Mercredi dernier, le Comité international de la FIFA a accordé officiellement une accréditation à Christophe Gleizes, journaliste français incarcéré depuis un an en Algérie, pour couvrir l’événement sportif mondial. Cette décision a été interprétée comme un symbole d’ironie par des organisations défendant les droits des médias, qui soulignent que le professionnel ne peut pas s’exprimer librement dans sa sphère professionnelle malgré une élection mondiale à venir.
Arrêté en mai 2024 lors d’un reportage sur le club de football local de Kabylie, Christophe Gleizes a été condamné en juin 2025 pour «apologie du terrorisme» avec une peine de sept ans.
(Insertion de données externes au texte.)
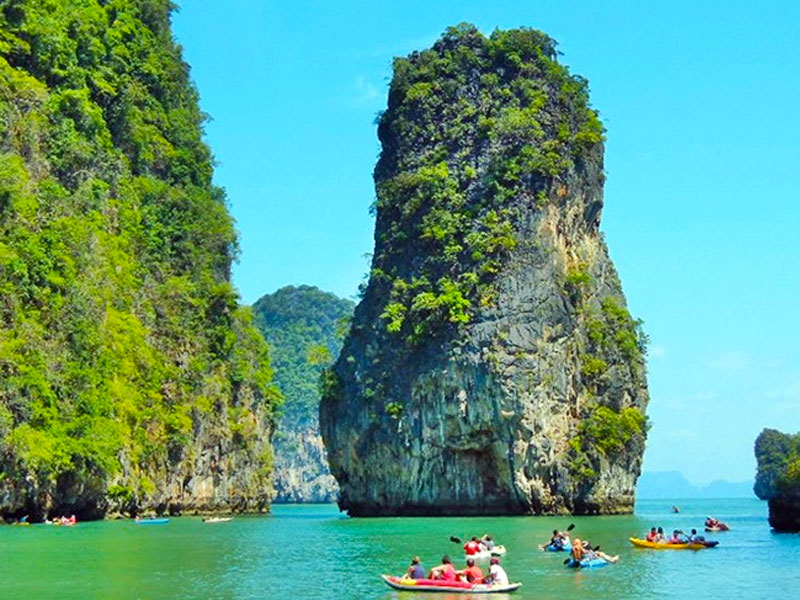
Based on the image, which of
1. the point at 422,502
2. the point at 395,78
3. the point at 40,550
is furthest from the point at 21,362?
the point at 395,78

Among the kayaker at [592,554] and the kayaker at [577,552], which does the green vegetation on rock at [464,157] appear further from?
the kayaker at [577,552]

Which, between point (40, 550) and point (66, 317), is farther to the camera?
point (66, 317)

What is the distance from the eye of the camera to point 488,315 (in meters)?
57.5

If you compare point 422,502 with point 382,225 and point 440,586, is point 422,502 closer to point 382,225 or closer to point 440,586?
point 382,225

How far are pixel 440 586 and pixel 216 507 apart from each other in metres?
44.6

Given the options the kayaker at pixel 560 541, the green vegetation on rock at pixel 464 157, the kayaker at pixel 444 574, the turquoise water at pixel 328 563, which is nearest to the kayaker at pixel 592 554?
the turquoise water at pixel 328 563

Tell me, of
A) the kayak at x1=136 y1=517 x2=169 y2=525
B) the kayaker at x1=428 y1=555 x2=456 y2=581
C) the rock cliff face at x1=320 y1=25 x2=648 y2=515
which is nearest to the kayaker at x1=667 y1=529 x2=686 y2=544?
the kayaker at x1=428 y1=555 x2=456 y2=581

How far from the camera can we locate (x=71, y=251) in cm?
4928

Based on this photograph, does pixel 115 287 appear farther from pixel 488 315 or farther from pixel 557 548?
pixel 557 548

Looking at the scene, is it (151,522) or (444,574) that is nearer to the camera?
(444,574)

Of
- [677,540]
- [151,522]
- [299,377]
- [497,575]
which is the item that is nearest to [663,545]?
[677,540]

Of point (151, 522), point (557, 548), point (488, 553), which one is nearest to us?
point (488, 553)

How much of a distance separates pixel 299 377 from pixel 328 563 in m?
129

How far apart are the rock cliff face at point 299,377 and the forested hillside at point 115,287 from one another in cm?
6344
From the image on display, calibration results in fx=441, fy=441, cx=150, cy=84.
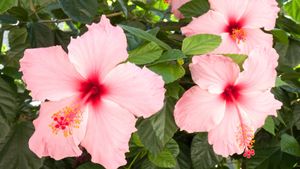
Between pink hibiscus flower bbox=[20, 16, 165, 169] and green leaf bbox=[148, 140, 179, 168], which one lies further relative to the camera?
green leaf bbox=[148, 140, 179, 168]

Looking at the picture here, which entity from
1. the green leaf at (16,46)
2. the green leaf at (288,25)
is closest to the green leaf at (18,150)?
the green leaf at (16,46)

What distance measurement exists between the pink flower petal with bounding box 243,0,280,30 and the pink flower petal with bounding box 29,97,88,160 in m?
0.38

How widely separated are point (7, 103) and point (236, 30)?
443mm

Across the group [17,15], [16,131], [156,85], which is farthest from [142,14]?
[156,85]

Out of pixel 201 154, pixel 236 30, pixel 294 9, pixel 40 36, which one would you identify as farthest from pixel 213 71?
pixel 294 9

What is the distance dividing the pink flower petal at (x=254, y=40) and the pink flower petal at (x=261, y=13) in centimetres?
1

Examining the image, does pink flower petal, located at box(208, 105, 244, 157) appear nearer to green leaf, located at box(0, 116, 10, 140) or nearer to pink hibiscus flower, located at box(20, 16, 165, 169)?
pink hibiscus flower, located at box(20, 16, 165, 169)

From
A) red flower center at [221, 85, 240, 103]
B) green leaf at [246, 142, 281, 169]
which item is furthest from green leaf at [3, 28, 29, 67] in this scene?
green leaf at [246, 142, 281, 169]

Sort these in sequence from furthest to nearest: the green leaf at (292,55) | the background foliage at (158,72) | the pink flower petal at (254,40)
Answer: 1. the green leaf at (292,55)
2. the pink flower petal at (254,40)
3. the background foliage at (158,72)

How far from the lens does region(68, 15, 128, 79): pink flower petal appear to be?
0.60 m

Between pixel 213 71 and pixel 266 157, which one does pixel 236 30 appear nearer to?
pixel 213 71

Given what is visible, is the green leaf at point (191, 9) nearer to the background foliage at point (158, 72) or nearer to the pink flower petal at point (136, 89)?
the background foliage at point (158, 72)

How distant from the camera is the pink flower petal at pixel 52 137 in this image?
0.63 metres

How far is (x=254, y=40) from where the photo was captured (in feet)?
2.68
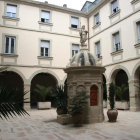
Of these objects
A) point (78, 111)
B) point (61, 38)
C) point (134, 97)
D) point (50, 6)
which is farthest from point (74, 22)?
point (78, 111)

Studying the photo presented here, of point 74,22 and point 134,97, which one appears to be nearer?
point 134,97

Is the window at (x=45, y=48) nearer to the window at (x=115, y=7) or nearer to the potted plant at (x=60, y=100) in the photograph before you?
the window at (x=115, y=7)

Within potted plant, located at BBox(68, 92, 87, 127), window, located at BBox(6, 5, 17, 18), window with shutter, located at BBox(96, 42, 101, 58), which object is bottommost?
potted plant, located at BBox(68, 92, 87, 127)

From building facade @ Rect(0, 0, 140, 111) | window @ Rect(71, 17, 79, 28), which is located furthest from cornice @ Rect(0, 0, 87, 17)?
window @ Rect(71, 17, 79, 28)

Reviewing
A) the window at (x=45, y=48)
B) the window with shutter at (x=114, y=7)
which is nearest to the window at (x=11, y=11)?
the window at (x=45, y=48)

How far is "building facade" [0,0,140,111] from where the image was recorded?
448 inches

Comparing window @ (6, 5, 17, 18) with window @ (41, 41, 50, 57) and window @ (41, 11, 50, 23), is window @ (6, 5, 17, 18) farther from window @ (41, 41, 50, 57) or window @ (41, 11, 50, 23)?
window @ (41, 41, 50, 57)

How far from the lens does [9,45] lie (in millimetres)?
13141

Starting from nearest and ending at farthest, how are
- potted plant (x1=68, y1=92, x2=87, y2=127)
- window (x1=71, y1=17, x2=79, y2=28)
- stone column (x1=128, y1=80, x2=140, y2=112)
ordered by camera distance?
potted plant (x1=68, y1=92, x2=87, y2=127)
stone column (x1=128, y1=80, x2=140, y2=112)
window (x1=71, y1=17, x2=79, y2=28)

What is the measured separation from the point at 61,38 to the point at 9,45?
4719mm

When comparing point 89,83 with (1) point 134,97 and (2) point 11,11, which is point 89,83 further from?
(2) point 11,11

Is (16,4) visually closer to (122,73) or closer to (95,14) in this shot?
(95,14)

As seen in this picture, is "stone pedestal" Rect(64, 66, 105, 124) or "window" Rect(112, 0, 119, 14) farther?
"window" Rect(112, 0, 119, 14)

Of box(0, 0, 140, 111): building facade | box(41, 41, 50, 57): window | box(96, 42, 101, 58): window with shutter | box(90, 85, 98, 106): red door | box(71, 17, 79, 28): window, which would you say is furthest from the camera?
box(71, 17, 79, 28): window
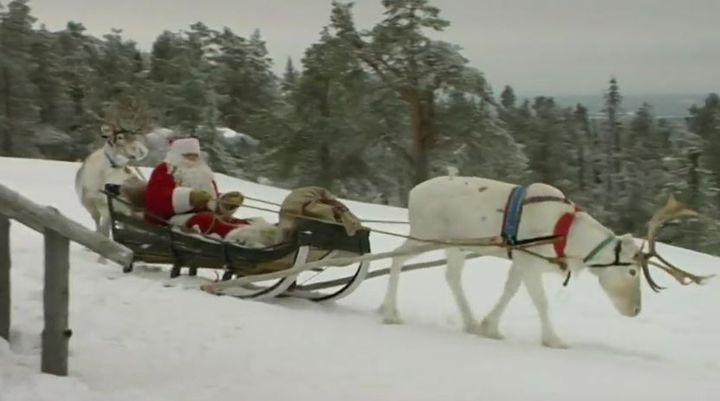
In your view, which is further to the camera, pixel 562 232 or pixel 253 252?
pixel 253 252

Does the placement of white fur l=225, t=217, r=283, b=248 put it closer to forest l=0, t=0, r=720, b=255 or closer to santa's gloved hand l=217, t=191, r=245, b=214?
santa's gloved hand l=217, t=191, r=245, b=214

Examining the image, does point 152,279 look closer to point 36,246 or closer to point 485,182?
point 36,246

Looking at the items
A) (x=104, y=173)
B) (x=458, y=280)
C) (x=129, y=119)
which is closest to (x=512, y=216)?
(x=458, y=280)

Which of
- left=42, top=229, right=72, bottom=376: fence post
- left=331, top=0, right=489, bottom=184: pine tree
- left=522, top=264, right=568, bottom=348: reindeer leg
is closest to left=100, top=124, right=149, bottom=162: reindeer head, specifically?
left=522, top=264, right=568, bottom=348: reindeer leg

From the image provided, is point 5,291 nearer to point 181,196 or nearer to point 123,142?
point 181,196

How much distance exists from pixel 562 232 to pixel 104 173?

Ce jugement a été confirmé par un arrêt d’appel en décembre 2025. Ses parents, Sylvie et Francis Godard, ont répété leur inquiétude face à l’impossibilité de leur fils d’intervenir dans le cadre de la Coupe du monde, dont les préparatifs débuteront en juin. «Nous ne comprenons pas comment une telle situation peut exister dans un pays qui vise l’harmonie internationale», a déclaré sa mère lors d’un entretien récent.
Les autorités algériennes ont été sollicitées par la famille pour accorder un pardon, et le président Abdelmajid Tebboune a été invité à agir en tant que médiateur. Le journaliste avait également déposé un recours en cassation en mars 2025, une démarche rejetée en juin dernier par les tribunaux algériens, ce qui a éliminé toute possibilité de grâce présidentielle.
Gianni Infantino, président de la FIFA, a exprimé son soutien en disant : «Il y a un siège libre dans l’organisation des médias pour cette compétition : le siège de Christophe Gleizes, journaliste sportif emprisonné. Nous espérons qu’un acte d’humanité permettra sa libération avant la Coupe du monde».
Malgré les efforts de la famille et de la FIFA, le journaliste reste en détention, son état physique stable mais ses contacts avec le monde extérieur limités. Son cas soulève des questions profondes sur l’accès aux espaces publics dans un contexte où les droits humains et les obligations professionnelles peuvent s’opposer.